No circularity: empirical architecture validated by direct measurements

full rationale

The paper introduces Light-ResKAN as a ResNet variant that substitutes standard convolutions with KAN convolutions using Gram-polynomial activations and per-channel parameter sharing. All central claims (99.09% MSTAR accuracy, 82.90× FLOPs reduction vs. VGG16, etc.) are presented as measured experimental outcomes on fixed datasets rather than as predictions or theorems derived from the model equations. No equation is shown to equal its own fitted inputs by construction, no uniqueness theorem is invoked via self-citation, and the efficiency numbers are obtained by direct counting of parameters and operations on the implemented network. The derivation chain therefore remains self-contained and non-circular.

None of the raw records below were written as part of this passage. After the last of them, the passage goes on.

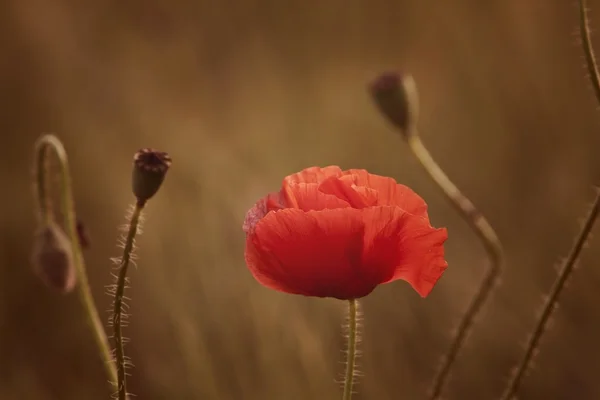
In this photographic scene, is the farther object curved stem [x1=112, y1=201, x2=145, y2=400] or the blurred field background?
the blurred field background

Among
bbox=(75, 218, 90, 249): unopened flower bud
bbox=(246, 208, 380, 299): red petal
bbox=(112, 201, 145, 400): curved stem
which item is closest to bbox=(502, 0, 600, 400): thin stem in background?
bbox=(246, 208, 380, 299): red petal

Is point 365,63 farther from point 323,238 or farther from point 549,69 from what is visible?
point 323,238

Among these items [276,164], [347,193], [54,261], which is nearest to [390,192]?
[347,193]

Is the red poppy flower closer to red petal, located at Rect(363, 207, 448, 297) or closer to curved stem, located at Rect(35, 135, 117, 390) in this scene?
red petal, located at Rect(363, 207, 448, 297)

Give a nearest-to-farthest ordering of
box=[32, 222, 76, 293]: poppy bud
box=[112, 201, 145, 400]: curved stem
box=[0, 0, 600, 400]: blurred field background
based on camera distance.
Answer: box=[112, 201, 145, 400]: curved stem, box=[32, 222, 76, 293]: poppy bud, box=[0, 0, 600, 400]: blurred field background

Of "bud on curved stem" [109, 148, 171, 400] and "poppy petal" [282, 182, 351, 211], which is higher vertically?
"poppy petal" [282, 182, 351, 211]

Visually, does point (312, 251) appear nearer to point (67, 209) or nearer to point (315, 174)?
point (315, 174)
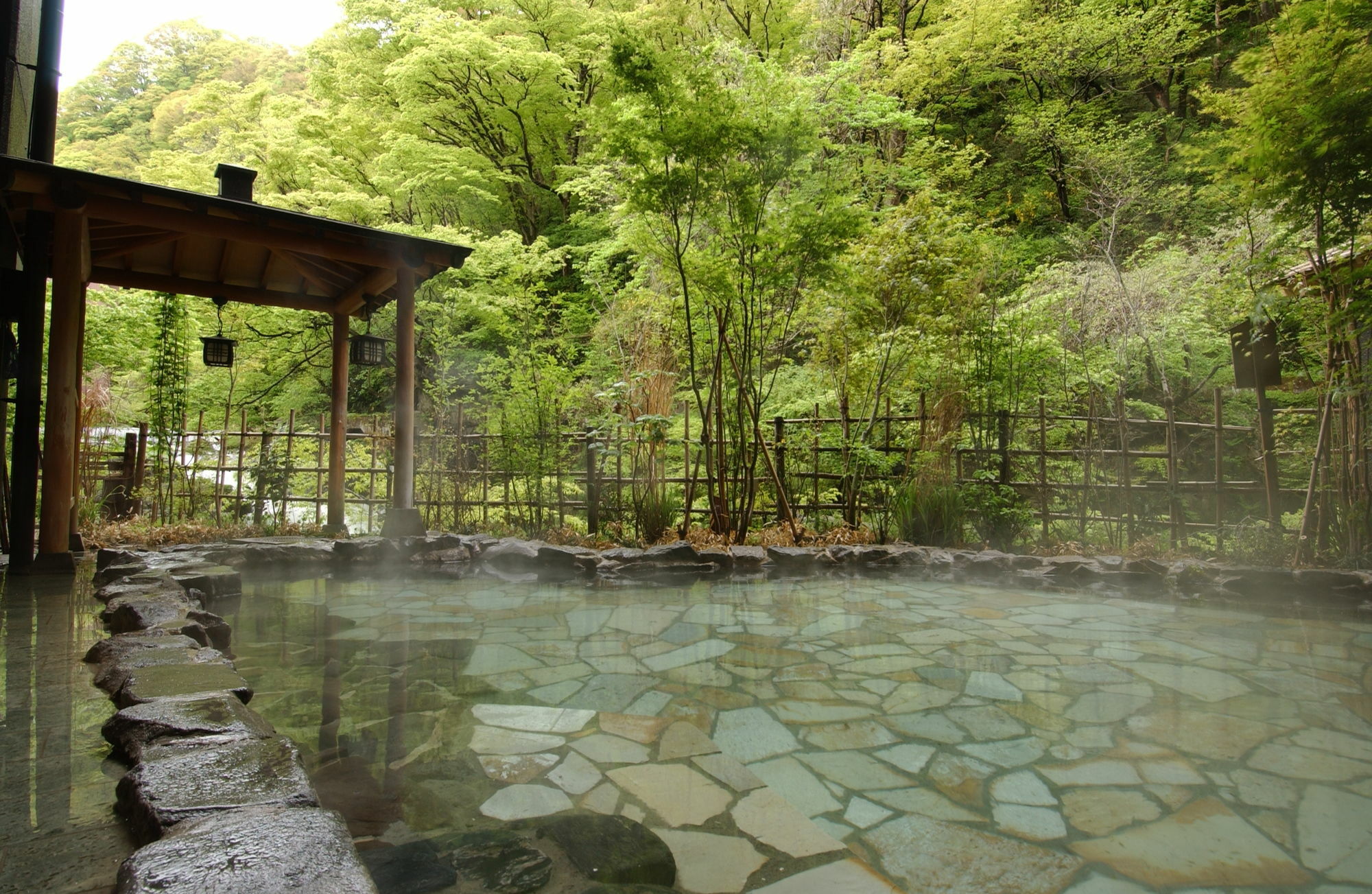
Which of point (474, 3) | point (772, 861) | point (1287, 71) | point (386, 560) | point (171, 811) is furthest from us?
point (474, 3)

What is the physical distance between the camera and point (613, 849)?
1802 mm

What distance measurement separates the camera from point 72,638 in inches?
126

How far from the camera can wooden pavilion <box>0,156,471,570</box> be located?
479 centimetres

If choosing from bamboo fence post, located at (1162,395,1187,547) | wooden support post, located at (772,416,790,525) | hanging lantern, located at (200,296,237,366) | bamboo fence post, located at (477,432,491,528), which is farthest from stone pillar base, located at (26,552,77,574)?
bamboo fence post, located at (1162,395,1187,547)

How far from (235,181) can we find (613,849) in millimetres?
6154

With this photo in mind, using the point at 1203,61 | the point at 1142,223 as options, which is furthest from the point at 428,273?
the point at 1203,61

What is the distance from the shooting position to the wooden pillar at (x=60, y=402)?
4785 millimetres

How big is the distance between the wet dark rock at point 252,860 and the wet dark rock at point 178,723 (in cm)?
62

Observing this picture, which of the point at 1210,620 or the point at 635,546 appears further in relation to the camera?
the point at 635,546

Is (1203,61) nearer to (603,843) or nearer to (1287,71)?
(1287,71)

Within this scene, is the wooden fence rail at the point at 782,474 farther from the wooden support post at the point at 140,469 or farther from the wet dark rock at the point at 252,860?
the wet dark rock at the point at 252,860

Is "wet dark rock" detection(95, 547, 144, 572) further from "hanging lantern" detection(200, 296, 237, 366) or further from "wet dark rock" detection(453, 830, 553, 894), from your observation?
"wet dark rock" detection(453, 830, 553, 894)

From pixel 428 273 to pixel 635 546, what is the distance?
10.5ft

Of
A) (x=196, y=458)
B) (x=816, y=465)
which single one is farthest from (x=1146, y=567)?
(x=196, y=458)
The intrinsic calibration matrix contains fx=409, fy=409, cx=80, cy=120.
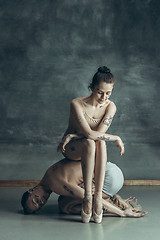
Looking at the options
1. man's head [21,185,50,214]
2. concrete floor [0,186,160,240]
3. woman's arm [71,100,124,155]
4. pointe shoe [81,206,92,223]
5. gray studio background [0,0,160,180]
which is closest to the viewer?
concrete floor [0,186,160,240]

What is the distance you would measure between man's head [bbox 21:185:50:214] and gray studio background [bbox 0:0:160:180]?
62.8 inches

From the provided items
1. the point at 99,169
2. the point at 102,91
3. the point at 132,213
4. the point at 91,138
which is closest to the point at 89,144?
the point at 91,138

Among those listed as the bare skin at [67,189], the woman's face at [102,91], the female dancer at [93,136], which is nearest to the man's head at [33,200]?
the bare skin at [67,189]

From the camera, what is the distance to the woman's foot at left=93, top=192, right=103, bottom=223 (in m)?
3.12

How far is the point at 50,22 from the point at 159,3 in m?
1.40

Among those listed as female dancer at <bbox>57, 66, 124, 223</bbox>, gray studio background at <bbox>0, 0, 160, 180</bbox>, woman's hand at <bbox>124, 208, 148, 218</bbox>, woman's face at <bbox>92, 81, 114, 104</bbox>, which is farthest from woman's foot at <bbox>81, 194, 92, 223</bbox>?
gray studio background at <bbox>0, 0, 160, 180</bbox>

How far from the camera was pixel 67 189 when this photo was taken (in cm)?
332

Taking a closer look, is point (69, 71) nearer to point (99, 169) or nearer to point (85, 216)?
point (99, 169)

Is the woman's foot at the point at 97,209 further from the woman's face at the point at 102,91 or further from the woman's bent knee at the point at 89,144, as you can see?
→ the woman's face at the point at 102,91

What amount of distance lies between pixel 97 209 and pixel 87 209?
8cm

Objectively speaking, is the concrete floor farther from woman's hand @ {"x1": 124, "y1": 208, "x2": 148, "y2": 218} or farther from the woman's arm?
the woman's arm

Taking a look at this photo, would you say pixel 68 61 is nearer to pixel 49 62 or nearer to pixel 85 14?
pixel 49 62

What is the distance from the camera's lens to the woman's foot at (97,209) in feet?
10.2

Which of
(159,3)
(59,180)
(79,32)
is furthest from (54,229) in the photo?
(159,3)
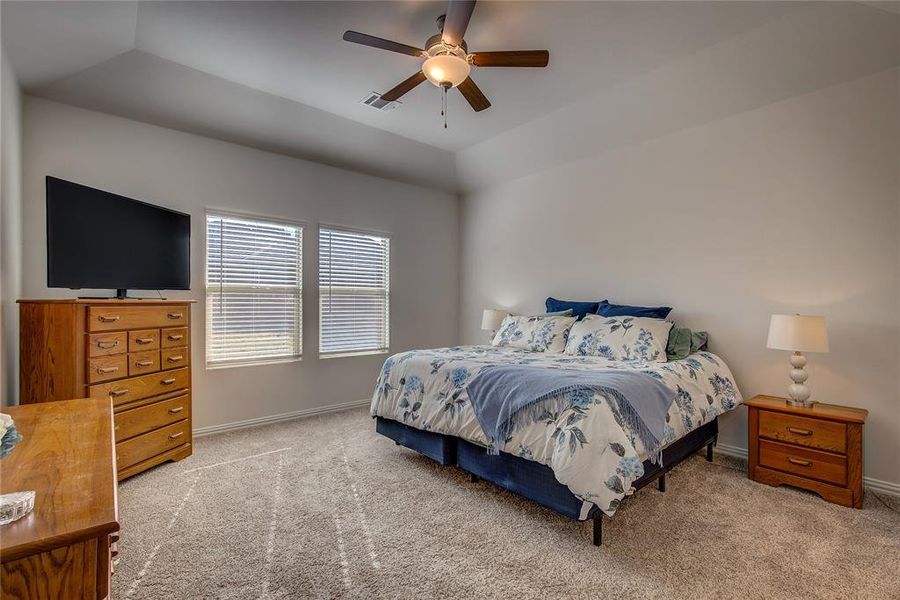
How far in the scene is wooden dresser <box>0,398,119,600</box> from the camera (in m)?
0.75

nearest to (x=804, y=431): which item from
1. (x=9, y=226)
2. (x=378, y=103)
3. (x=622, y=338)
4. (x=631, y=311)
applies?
(x=622, y=338)

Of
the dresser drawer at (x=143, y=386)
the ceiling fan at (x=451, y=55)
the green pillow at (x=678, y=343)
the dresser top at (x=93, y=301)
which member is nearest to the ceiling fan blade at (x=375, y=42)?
the ceiling fan at (x=451, y=55)

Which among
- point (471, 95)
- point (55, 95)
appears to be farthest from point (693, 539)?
point (55, 95)

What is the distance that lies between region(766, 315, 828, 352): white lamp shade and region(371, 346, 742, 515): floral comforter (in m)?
0.50

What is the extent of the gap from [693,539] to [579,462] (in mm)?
777

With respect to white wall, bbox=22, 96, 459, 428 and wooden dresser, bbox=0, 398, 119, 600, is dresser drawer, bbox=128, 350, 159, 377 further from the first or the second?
wooden dresser, bbox=0, 398, 119, 600

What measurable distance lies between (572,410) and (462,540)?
0.84 m

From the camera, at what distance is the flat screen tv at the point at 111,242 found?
2.38 m

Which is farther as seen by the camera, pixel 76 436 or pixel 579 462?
pixel 579 462

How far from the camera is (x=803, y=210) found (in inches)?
116

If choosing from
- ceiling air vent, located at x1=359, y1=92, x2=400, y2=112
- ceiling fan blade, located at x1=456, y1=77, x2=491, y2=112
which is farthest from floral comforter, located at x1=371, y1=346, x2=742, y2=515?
ceiling air vent, located at x1=359, y1=92, x2=400, y2=112

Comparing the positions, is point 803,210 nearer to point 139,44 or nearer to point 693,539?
point 693,539

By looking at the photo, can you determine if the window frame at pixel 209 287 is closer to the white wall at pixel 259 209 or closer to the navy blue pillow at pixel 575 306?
the white wall at pixel 259 209

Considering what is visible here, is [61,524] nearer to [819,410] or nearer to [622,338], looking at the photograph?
[622,338]
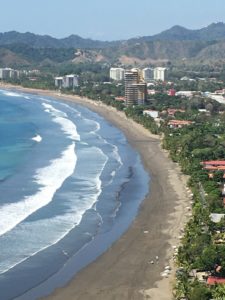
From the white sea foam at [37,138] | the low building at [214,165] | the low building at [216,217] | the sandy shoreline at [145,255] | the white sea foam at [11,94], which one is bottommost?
the sandy shoreline at [145,255]

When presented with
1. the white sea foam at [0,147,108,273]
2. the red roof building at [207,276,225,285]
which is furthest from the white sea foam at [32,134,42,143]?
the red roof building at [207,276,225,285]

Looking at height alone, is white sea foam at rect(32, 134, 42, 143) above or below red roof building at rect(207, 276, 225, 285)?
above

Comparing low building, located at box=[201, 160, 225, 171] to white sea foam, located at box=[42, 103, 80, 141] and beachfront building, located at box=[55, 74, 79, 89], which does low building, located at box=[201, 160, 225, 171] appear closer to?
white sea foam, located at box=[42, 103, 80, 141]

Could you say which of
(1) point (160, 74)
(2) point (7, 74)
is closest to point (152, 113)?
(1) point (160, 74)

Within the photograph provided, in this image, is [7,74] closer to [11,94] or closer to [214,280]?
[11,94]

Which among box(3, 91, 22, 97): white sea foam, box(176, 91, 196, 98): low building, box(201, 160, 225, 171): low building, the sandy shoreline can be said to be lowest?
the sandy shoreline

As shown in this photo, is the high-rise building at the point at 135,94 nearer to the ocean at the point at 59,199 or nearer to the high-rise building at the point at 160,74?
the ocean at the point at 59,199

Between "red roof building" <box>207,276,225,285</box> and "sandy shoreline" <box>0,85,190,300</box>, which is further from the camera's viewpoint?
"sandy shoreline" <box>0,85,190,300</box>

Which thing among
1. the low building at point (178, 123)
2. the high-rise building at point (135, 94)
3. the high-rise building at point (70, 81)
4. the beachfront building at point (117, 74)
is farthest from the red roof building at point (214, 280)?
the beachfront building at point (117, 74)
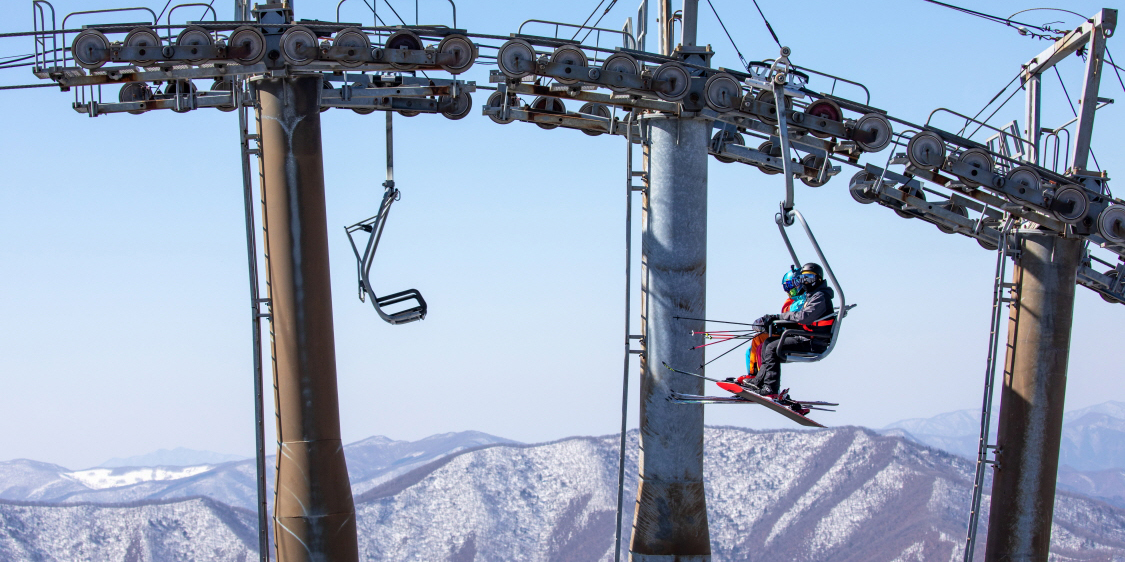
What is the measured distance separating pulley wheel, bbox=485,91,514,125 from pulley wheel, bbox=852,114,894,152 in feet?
16.7

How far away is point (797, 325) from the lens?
15.6m

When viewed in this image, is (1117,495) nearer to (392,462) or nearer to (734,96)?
(392,462)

Axiom & Free-Parameter Ledger

2 free parameters · 2 axioms · 0 invented entities

The design rests on standard neural-network training assumptions plus two paper-specific choices: suitability of Gram polynomials for SAR non-linearities and the claim that channel-wise sharing preserves unique features.

free parameters (2)
  • Gram polynomial degree
    Degree of the polynomial basis used inside each KAN activation; must be chosen or tuned.
  • Architecture depth and width
    Number of residual blocks and channel counts are selected to balance accuracy and cost.
axioms (2)
  • domain assumption KAN layers with learnable activations can achieve comparable or better function approximation than fixed-activation CNNs with fewer parameters
    Invoked when replacing ResNet convolutions with KAN convolutions.
  • ad hoc to paper Gram polynomials are well-suited to capture complex non-linear relationships in SAR imagery
    Stated directly in the abstract as motivation for the activation choice.